Contracts provide much of the structure and stability that is necessary to run a successful business in North Carolina. However, conceiving of, drafting and signing a contract does not always proceed as smoothly as one would like. There are many situations where it might be appropriate to revoke, reject or counteroffer a contract.
Revoking an offer
There are times when a business might make an offer, only to later realize that it is not the best decision. This offer can be revoked so long as the other party has yet to accept. Once the other party accepts the offer, revocation is off the table. If there was an agreement to keep an offer available for a specific period of time, it cannot be revoked until that period has closed, either.
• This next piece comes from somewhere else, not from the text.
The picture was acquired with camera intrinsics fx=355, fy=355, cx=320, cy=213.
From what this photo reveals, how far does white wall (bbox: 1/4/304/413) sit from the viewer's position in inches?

Rejections and counteroffers
Not all contracts are in the best interests of a business, and it is perfectly acceptable to reject an offer. This can take two forms — an outright rejection or a counteroffer. A rejection is when the other party completely rejects the offer without any opportunities to amend it. A counteroffer is when the other party responds to the offer with new terms, such as a lower price, more product or different time periods. When deciding to accept an offer, a business can:
- Clearly state the acceptance in writing
- Promise to perform according to the contract’s terms
- Fully perform according to the contract’s terms
- Improperly perform according to the contract’s terms
A business contract should elevate and support a business’ goals. North Carolina business owners should carefully consider every contract they receive as well as offer to ensure that they are in line with those goals. In some situations, it is even helpful to review an offer under the guidance of a knowledgeable attorney.